The data motivated me to review more of the recent literature and similar findings have been discovered. Also in 2012, the sulfonylureas glipizide, glyburide, and glimepiride were compared with metformin.4 Overall mortality was greater with the sulfonylureas compared with metformin. In patients with underlying coronary artery disease in this study, there was a significantly increased risk of death in those randomized to glipizide.
This story is far from finished, however. More data are needed. On the basis of my own review, the newer agents from the class of dipeptidyl peptidase-4 inhibitors (the DPP-4s) may provide even better cardioprotection than metformin.5 Much of the aforementioned data compared metformin with sulfonylureas.

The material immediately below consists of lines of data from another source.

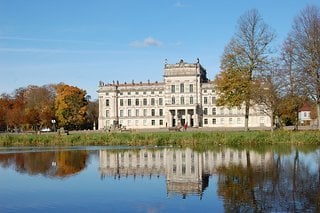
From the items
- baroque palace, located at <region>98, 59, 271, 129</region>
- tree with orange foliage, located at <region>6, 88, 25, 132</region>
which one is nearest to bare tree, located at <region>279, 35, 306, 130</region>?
baroque palace, located at <region>98, 59, 271, 129</region>

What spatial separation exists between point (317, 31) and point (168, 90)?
49.6 metres

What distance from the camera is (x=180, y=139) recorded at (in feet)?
109

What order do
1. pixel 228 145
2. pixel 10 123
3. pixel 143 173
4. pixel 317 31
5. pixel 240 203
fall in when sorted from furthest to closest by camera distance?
pixel 10 123 < pixel 317 31 < pixel 228 145 < pixel 143 173 < pixel 240 203

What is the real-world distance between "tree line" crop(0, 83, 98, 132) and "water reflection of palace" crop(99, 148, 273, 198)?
48317 millimetres

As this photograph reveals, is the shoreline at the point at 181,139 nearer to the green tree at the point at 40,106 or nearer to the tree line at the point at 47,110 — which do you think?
the tree line at the point at 47,110

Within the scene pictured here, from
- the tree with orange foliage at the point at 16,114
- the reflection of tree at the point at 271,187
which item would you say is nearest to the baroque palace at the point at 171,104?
the tree with orange foliage at the point at 16,114

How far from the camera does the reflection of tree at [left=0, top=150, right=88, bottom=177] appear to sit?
20.9 metres

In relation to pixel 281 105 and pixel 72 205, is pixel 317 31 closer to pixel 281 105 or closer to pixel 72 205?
pixel 281 105

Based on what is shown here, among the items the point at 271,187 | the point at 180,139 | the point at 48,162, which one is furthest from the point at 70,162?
the point at 271,187

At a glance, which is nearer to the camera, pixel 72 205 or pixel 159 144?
pixel 72 205

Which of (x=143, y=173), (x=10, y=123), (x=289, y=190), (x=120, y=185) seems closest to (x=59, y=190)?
(x=120, y=185)

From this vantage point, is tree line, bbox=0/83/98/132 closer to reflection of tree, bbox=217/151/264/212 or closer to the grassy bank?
the grassy bank

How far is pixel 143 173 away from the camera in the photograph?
19547mm

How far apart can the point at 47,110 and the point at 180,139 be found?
4713cm
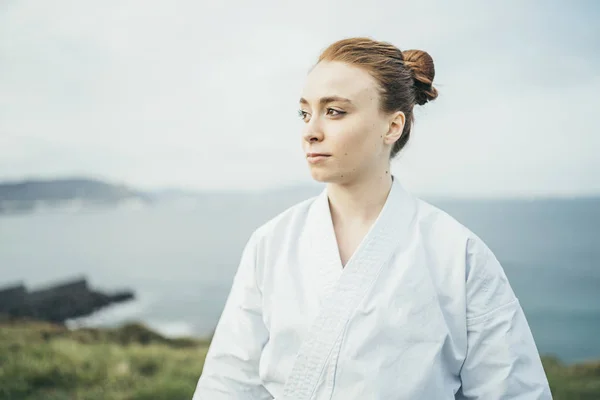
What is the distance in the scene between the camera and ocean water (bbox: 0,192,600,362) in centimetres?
271

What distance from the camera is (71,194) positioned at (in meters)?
3.13

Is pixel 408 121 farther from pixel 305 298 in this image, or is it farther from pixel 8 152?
pixel 8 152

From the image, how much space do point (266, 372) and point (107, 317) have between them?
6.32 ft

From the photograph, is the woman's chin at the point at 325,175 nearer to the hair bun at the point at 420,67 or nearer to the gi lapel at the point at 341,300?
the gi lapel at the point at 341,300

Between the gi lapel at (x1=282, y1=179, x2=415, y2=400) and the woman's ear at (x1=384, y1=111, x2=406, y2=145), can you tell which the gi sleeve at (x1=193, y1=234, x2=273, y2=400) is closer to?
the gi lapel at (x1=282, y1=179, x2=415, y2=400)

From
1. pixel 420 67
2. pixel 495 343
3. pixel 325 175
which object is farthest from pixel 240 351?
pixel 420 67

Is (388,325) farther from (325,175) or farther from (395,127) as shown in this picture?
(395,127)

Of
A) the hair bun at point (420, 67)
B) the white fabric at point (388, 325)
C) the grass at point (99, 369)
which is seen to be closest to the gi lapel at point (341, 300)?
the white fabric at point (388, 325)

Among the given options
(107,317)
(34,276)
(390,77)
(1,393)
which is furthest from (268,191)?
(390,77)

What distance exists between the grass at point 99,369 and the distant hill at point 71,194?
754mm

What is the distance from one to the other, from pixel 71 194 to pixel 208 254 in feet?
3.07

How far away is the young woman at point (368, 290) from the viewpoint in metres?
1.16

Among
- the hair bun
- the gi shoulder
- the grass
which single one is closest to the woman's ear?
the hair bun

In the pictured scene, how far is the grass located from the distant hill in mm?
754
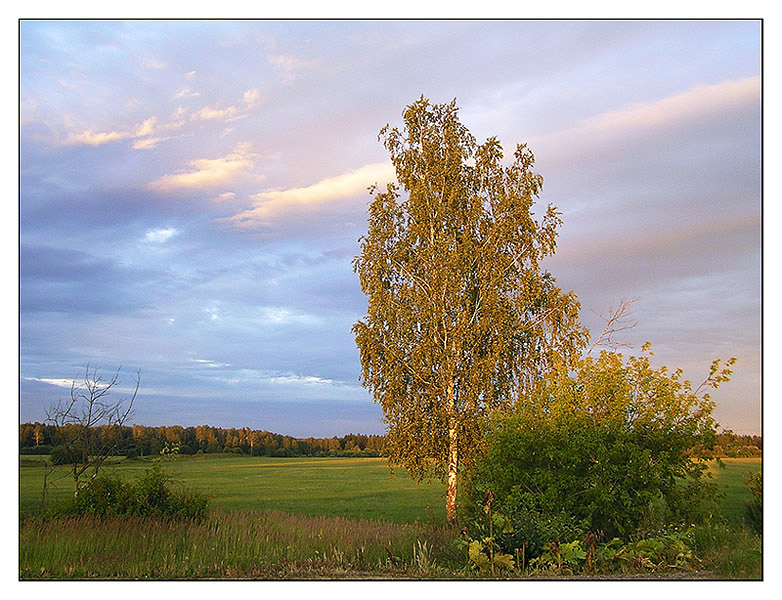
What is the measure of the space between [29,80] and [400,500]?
10.1 metres

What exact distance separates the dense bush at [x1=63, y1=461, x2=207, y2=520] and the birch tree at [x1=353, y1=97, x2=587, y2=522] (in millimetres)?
3309

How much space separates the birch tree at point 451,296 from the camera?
9828 millimetres

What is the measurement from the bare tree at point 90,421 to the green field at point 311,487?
27.8 inches

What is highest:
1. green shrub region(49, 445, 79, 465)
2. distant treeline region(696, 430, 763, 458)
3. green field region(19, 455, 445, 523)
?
distant treeline region(696, 430, 763, 458)

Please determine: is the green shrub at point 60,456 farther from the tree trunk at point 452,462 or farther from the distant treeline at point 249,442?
the tree trunk at point 452,462

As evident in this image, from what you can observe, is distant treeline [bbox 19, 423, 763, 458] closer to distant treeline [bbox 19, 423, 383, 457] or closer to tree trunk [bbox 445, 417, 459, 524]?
distant treeline [bbox 19, 423, 383, 457]

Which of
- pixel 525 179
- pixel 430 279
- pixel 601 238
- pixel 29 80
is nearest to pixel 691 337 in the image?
pixel 601 238

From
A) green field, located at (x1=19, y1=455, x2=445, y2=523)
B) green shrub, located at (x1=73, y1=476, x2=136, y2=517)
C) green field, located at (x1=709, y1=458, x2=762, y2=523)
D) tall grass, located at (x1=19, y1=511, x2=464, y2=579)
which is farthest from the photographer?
green field, located at (x1=19, y1=455, x2=445, y2=523)

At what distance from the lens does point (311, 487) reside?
1422 centimetres

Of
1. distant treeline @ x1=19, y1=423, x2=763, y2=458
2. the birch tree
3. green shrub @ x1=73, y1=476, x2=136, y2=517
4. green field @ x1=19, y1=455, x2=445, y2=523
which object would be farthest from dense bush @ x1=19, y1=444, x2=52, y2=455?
the birch tree

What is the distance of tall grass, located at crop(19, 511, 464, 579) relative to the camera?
7.52 m

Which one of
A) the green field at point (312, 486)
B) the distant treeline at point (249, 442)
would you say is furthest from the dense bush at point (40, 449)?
the distant treeline at point (249, 442)

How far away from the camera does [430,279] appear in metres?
10.2
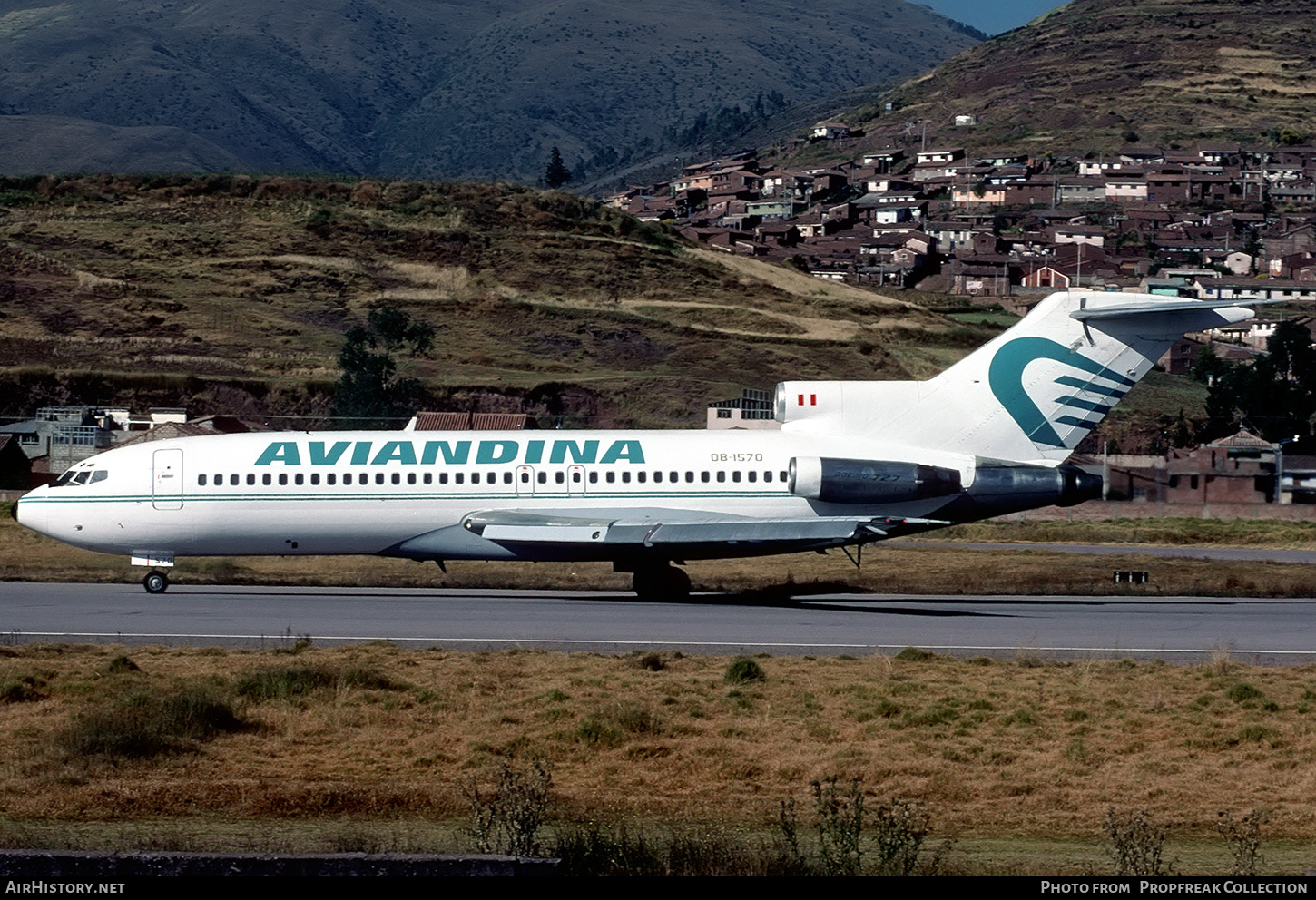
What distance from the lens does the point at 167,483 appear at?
30078mm

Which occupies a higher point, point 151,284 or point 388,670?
point 151,284

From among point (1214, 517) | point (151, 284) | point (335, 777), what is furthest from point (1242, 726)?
point (151, 284)

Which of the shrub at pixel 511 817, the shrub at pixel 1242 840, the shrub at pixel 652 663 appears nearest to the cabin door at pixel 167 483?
A: the shrub at pixel 652 663

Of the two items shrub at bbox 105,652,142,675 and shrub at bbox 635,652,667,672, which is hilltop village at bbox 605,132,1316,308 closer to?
shrub at bbox 635,652,667,672

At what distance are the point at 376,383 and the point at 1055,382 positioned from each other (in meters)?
44.7

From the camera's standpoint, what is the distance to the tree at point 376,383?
6919 centimetres

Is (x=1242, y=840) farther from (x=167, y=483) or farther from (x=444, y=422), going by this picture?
(x=444, y=422)

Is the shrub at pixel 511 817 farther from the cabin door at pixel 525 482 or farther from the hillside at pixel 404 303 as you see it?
the hillside at pixel 404 303

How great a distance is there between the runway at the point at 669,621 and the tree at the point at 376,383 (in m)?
36.2

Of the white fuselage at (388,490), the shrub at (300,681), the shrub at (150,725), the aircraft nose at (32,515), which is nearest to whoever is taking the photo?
the shrub at (150,725)

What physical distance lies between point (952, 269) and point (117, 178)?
7422 cm

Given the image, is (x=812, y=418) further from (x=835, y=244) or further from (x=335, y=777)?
(x=835, y=244)

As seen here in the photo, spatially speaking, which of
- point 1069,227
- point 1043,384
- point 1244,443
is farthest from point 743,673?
point 1069,227

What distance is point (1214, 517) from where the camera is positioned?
58125mm
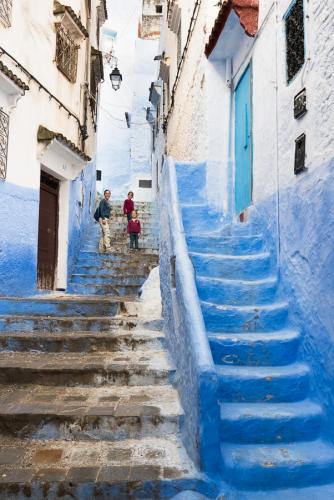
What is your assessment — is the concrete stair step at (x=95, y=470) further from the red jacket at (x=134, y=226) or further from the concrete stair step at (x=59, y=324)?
the red jacket at (x=134, y=226)

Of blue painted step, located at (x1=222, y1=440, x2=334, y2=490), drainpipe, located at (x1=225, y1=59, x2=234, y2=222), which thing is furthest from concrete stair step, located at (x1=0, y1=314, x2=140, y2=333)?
drainpipe, located at (x1=225, y1=59, x2=234, y2=222)

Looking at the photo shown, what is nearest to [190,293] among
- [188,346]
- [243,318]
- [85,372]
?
[188,346]

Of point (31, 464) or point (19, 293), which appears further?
point (19, 293)

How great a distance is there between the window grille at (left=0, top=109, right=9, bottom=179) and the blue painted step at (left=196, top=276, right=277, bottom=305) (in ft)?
11.9

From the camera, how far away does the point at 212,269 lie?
5.39m

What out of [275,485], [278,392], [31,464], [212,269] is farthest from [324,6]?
[31,464]

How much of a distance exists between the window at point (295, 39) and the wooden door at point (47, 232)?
5290 mm

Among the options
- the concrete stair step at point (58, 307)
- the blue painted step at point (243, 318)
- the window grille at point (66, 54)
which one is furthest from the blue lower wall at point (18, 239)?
the blue painted step at point (243, 318)

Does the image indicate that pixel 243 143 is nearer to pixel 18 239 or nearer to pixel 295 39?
pixel 295 39

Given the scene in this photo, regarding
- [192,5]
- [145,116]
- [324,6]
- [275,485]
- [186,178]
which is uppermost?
[145,116]

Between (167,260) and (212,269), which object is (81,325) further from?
(212,269)

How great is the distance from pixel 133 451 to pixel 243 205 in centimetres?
442

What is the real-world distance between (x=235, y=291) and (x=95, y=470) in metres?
2.50

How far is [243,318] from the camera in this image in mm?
4641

Important head-to-head comparisons of metformin and insulin did not demonstrate cardiovascular protection.6
We are in a pitched battle against T2DM-associated CV risks and are in need of reinforcements. Metformin may carry the day over the sulfonylureas. We can hope the incretins may add another chapter to the story-and soon.
1. UKPDS Group. Intensive blood-glucose control with sulfonylureas or insulin compared with conventional treatment and risk of complications in patients with type 2-diabetes (UKPDS 33). Lancet. 1998;352:837-853.
2. UKPDS Group. Effect of intensive blood-glucose control with metformin on complications in overweight patients with type 2-diabetes (UKPDS 34). Lancet. 1998;352:854-865.
3. Hong J, Zhang Y, Lai S, et al. Metformin reduced CV events compared with glipizide in patients with type 2 diabetes and CAD. Diabetes Care. 2012 Dec 10; [Epub ahead of print].
4. Pantalone KM, Kattan MW, Yu C, et al. Incresae in overall mortality risk in patients with type 2 diabetes receiving glipizide, glyburide or glimepiride monotherapy versus metformin: a retrospective analysis. Diabetes Obes Metab. 2012 Apr 29; [Epub ahead of print].
5. Leibovitz E, Gottlieb S, Goldenberg I, et al. Sitagliptin pretreatment in diabetes patients presenting with acute coronary syndrome: results from the Acute Coronary Syndrome Israeli Survey (ACSIS). Cardiovasc Diabetol. 2013 Mar 28; [Epub ahead of print].
6. Hemmingsen B, Christensen LL, Wetterslev J, et. al. Comparison of metformin versus insulin alone for type 2 diabetes: systematic review of randomized clinical trials with meta-analyses and trial sequential analyses. BMJ. 2012 Apr 19; [Epub ahead of print].